→ Set exercise
Can you write out the section of the passage on Michel and the European Council that starts at the words "Michel was elected" and stops after "are getting tricky."?

→ Source
:::
Michel was elected in the summer of 2019, while he was interim prime minister of Belgium, at a very long and complex summit that lasted four days for the election of the heads of the European Council, the Commission (Ursula von der Leyen), the European Parliament (David Sassoli), the ECB (Christine Lagarde) and the High Representative for Foreign Policy (Josep Borrell). He arrived at the European Council in December of that year, leaving the Belgian executive to opt for a better and secure post for at least two and a half years, but usually up to five, and handing over the baton to one of his ministers. Now he can't do the same, but deadlines are getting tricky.

He was expected to be there until December, but his unexpected decision was announced late on Saturday night in the Belgian press and he explained it this Sunday to a group of European journalists, in the face of the numerous criticisms that were immediately generated. His idea is to run for office while in office. Faced with doubts about whether it is possible to be an honest broker, an impartial mediator as his job requires, Michel defends himself by assuring that any prime minister seeking re-election has to be a leader and a candidate simultaneously. "It's what I did in the past, what all my colleagues do. There's an integrity, an intellectual honesty, implicit," he explains.

The Risk of Deadlines

The risk is in the timing. The elections will be held between June 6 and 9. Immediately, those elected will collect their minutes, carry out a series of formalities and be ready for the first session of Parliament, which is expected to be in mid-July. That was the case in 2019. By then, Michel hopes to have a successor appointed by the 27. "I have taken the decision to support European legitimacy. We are often criticised for the EU's lack of democratic legitimacy. After four years in a position where decisions are made at the highest level, it's important to show that we stand up. I will do everything I can to defend my vision, my ideas for the future of the EU. We have to reform it, make it more sovereign, more powerful, and from Parliament it will be able to do so with more passion," he says.
:::
→ Dataset rows
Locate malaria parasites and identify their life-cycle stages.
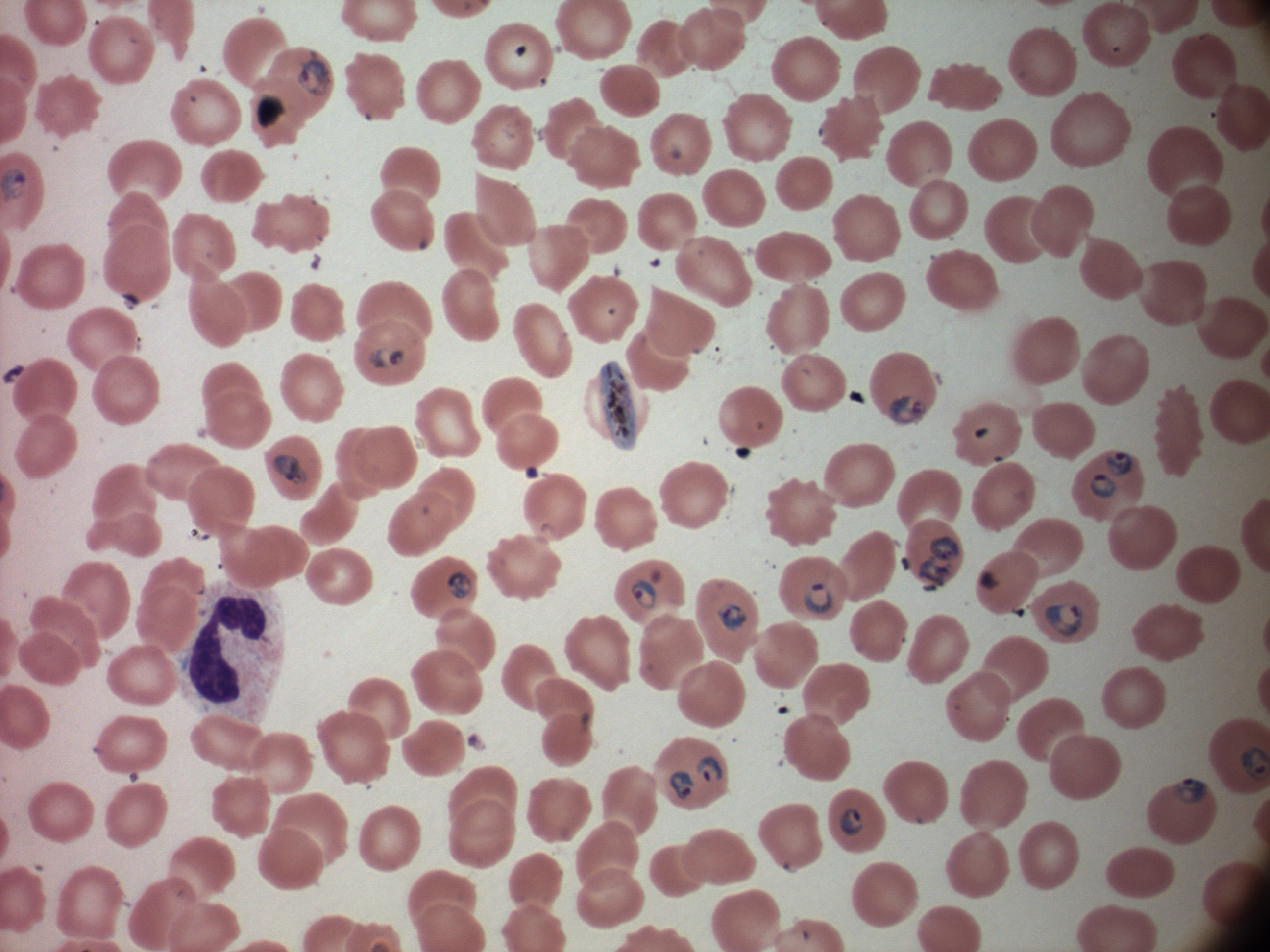

Approximate bounding boxes as named x1/y1/x2/y2 corners in pixels, from the source annotation, which is not necessarily exhaustive.
Ring forms: (x1=1105, y1=451, x2=1133, y2=476), (x1=1090, y1=473, x2=1116, y2=500), (x1=631, y1=578, x2=658, y2=609), (x1=802, y1=580, x2=835, y2=616), (x1=1043, y1=602, x2=1084, y2=637), (x1=1172, y1=777, x2=1208, y2=806), (x1=839, y1=807, x2=864, y2=838).
Trophozoites: (x1=296, y1=50, x2=332, y2=97), (x1=369, y1=346, x2=406, y2=371), (x1=889, y1=395, x2=927, y2=425), (x1=273, y1=454, x2=308, y2=486), (x1=930, y1=534, x2=961, y2=563), (x1=917, y1=555, x2=954, y2=587), (x1=447, y1=571, x2=473, y2=599), (x1=715, y1=603, x2=747, y2=633), (x1=694, y1=756, x2=723, y2=784), (x1=668, y1=770, x2=695, y2=801).
Gametocytes: (x1=598, y1=358, x2=638, y2=453).

Summary:
  - Life-cycle stages among the annotated parasites: ring form, trophozoite, gametocyte
  - Stain: Giemsa
  - Magnification: 100x
  - Preparation: thin blood film
  - Field of view: single
  - Microscope: Leica DM2000 with built-in camera
  - Image size: 1270×952 pixels
  - Species: Plasmodium falciparum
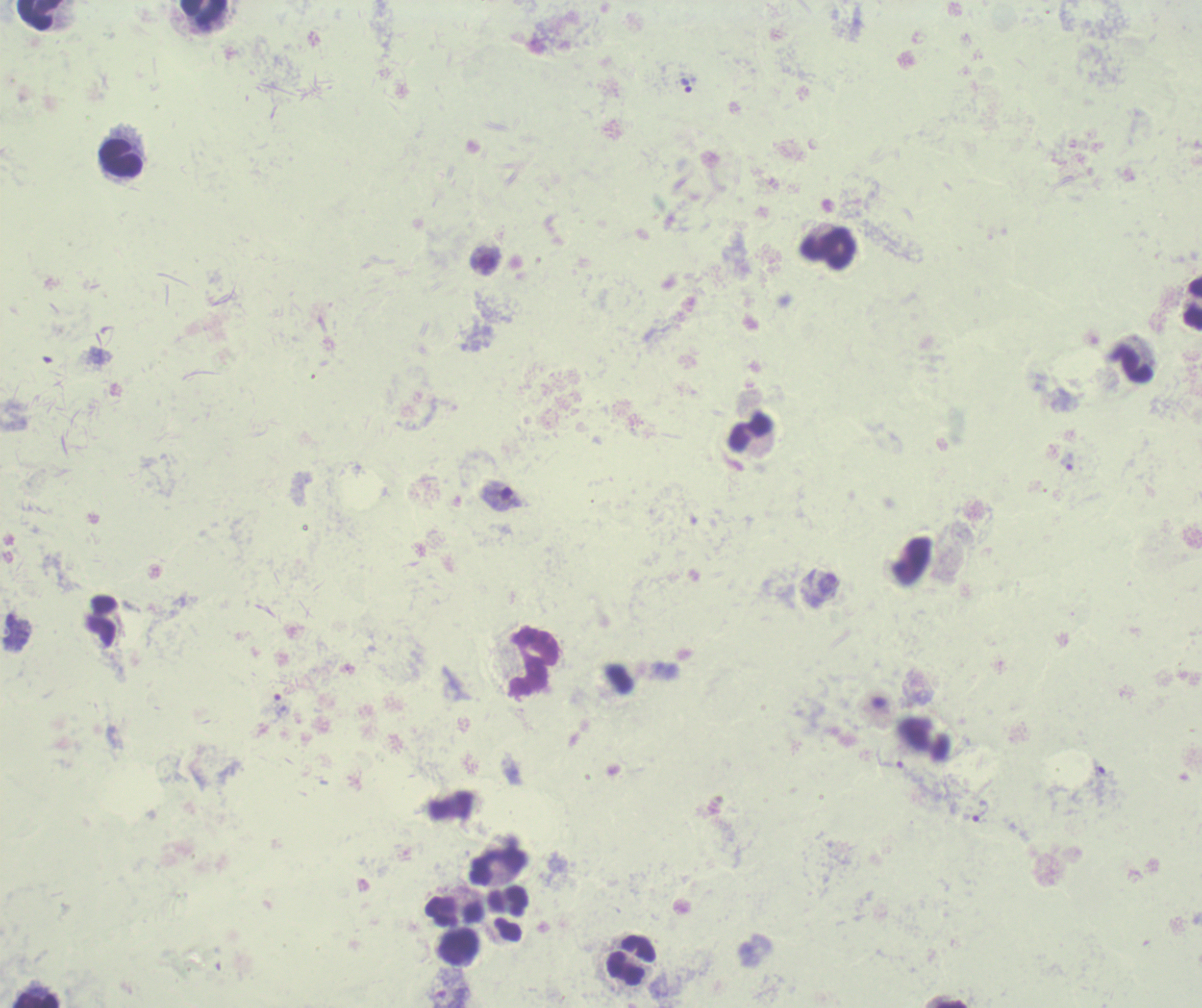
{
  "life_cycle_stages_observed": "trophozoite, gametocyte",
  "magnification": "100x",
  "result": "positive for malaria parasites",
  "image_size": "1202×1008 pixels",
  "background_quality": "poor",
  "trophozoite_locations": "approximate object centers, in pixels from the top-left corner: (x=685, y=84), (x=1068, y=462), (x=891, y=758), (x=1105, y=771), (x=980, y=811)",
  "stain": "Romanowsky",
  "gametocyte_locations": "approximate object centers, in pixels from the top-left corner: (x=501, y=495), (x=827, y=587)",
  "leukocyte_locations": "approximate object centers, in pixels from the top-left corner: (x=204, y=13), (x=39, y=14), (x=121, y=157), (x=828, y=250), (x=1192, y=303), (x=1131, y=363), (x=750, y=433), (x=533, y=661), (x=499, y=867), (x=508, y=900), (x=454, y=910), (x=458, y=947), (x=629, y=959), (x=36, y=1000)",
  "context": "previously used in an actual diagnosis",
  "field_of_view": "single",
  "preparation": "thick blood smear"
}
:::
→ Result of the task
Michel was elected in the summer of 2019, while he was interim prime minister of Belgium, at a very long and complex summit that lasted four days for the election of the heads of the European Council, the Commission (Ursula von der Leyen), the European Parliament (David Sassoli), the ECB (Christine Lagarde) and the High Representative for Foreign Policy (Josep Borrell). He arrived at the European Council in December of that year, leaving the Belgian executive to opt for a better and secure post for at least two and a half years, but usually up to five, and handing over the baton to one of his ministers. Now he can't do the same, but deadlines are getting tricky.